There’s an opportunity to prevent continual escalation if the abuser doesn’t see 911 dialed in. If everyone had one number to text or call, it would present the exact same dangers as calling or texting in to 911; the abuser would likely know the number and react accordingly. This system gives the gift of time and security until police can arrive, so victims don’t have to fight to leave like I did, and so abusers don’t have time to escalate and boil over like mine did.
This bill has been assigned to two sub-committees before going before one big committee, and we’re already underway in committee weeks.
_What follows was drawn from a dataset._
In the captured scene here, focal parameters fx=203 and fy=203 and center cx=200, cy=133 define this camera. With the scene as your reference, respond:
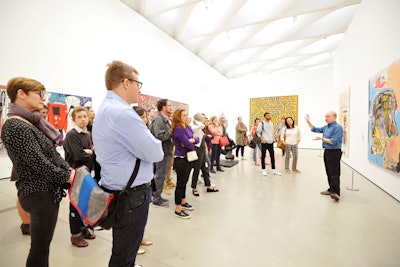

I hope that our legislators will see beyond just the words on paper and see in their minds stories like mine, see the faces of those that could be saved by this; imagine the relief of a victim who now knows there IS a way out, and the relief they would feel when they open the door to see safety just beyond the threshold.
By ensuring accountability for dating violence and domestic violence, expanding the Address Confidentiality Program, and creating the site, I’m hopeful that we can begin a new conversation, a new path forward, a new chapter for survivors to embark on. We can make a powerful stand and statement that abuse will not be tolerated, and that we — as a society — are committed to providing safety and support to our neighbors and our constituents. This is a big bold step toward eliminating exit danger from victims of domestic violence, but I know it’s a step that we can take, and if we can save even one life by doing so — and potentially thousands- we have to take it.